Practical Data Analysis with JMP, Third Edition. Robert Carver
Чтение книги онлайн.
Читать онлайн книгу Practical Data Analysis with JMP, Third Edition - Robert Carver страница 16
3. In the NHANES 2016 data table, one nominal variable appears as continuous data within the Columns panel. Find the misclassified variable and correct it by changing its modeling type to nominal.
4. The NHANES 2016 data table was assembled by scientific researchers. Why don’t we consider this data table to be experimental data?
5. Find the data table called Military. We will use this table in later chapters. This table contains rank, gender, and race information about more than a million U.S. military personnel. Use a technique presented in this chapter to create a data table containing a random sample of 500 individuals from this data table.
6. In Chapter 3, we will work with a data table called NIKKEI225. Open this table and examine the columns and metadata contained within the table. Write a short paragraph describing the contents of the table, explaining how the data were collected (experiment, observation, or survey), and define each variable and its modeling type.
7. In later chapters, we will work with a data table called Earthquakes. Open this table and examine the columns and metadata contained within the table. Write a short paragraph describing the contents of the table, explain how the data were collected (experiment, observation, or survey), and define each variable and its modeling type.
8. In later chapters, we will work with a data table called Tobacco Use.

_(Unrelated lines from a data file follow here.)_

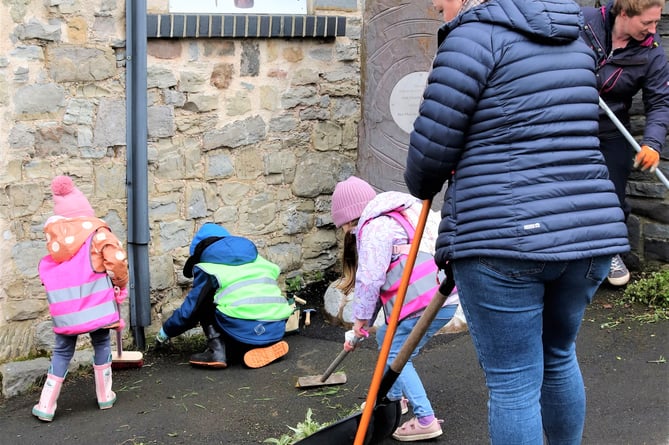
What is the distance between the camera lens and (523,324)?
9.02 ft

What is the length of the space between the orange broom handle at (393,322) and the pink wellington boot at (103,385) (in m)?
1.73

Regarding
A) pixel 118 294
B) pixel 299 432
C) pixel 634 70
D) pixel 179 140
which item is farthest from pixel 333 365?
pixel 634 70

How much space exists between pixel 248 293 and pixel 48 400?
128 cm

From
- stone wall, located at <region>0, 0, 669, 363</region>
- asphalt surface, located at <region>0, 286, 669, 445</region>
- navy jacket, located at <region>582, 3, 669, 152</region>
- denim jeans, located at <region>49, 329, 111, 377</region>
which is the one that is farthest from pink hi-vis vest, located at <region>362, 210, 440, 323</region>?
stone wall, located at <region>0, 0, 669, 363</region>

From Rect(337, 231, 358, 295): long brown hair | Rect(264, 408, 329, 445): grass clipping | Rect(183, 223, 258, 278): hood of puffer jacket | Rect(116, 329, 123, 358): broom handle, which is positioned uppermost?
Rect(337, 231, 358, 295): long brown hair

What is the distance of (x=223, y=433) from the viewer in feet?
13.8

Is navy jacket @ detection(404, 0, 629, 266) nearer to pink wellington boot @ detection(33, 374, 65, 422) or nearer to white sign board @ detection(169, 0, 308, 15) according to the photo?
pink wellington boot @ detection(33, 374, 65, 422)

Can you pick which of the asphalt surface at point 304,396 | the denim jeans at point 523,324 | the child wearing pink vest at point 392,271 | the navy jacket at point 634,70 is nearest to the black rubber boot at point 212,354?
the asphalt surface at point 304,396

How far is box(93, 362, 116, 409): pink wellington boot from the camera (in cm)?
461

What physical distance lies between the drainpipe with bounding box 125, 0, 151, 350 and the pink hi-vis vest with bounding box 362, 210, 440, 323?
2.14 m

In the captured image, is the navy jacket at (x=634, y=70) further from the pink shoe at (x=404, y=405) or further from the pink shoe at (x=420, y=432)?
the pink shoe at (x=420, y=432)

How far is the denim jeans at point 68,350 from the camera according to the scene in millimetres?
4523

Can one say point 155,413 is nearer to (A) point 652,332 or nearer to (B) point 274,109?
(B) point 274,109

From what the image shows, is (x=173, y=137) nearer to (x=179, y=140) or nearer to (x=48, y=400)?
(x=179, y=140)
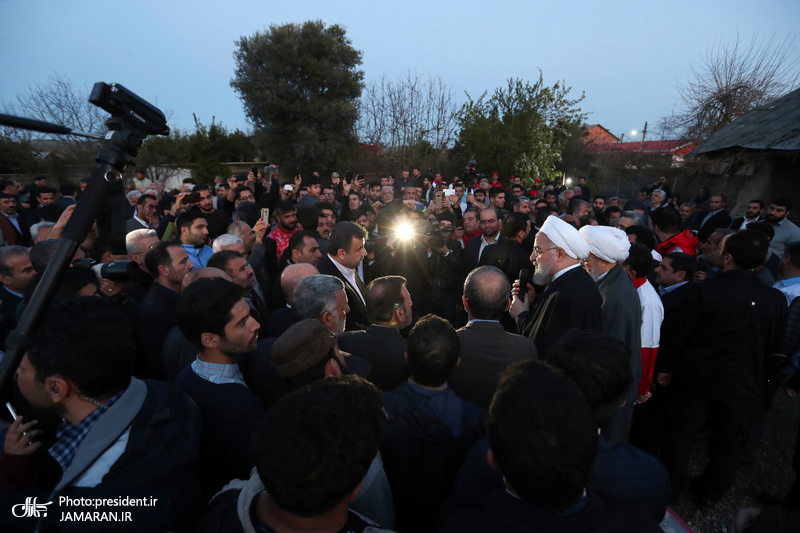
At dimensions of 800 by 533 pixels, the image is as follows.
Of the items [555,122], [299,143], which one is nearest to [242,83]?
[299,143]

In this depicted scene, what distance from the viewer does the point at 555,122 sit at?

Open this table and examine the columns and metadata contained within the table. Write a short paragraph describing the contents of the table, explain how the data were collected (experiment, observation, or survey), and define each variable and its modeling type.
9. Open the Dolphins data table, which we will work with in a later chapter. What are the variable(s), observational units, and data types represented in this table?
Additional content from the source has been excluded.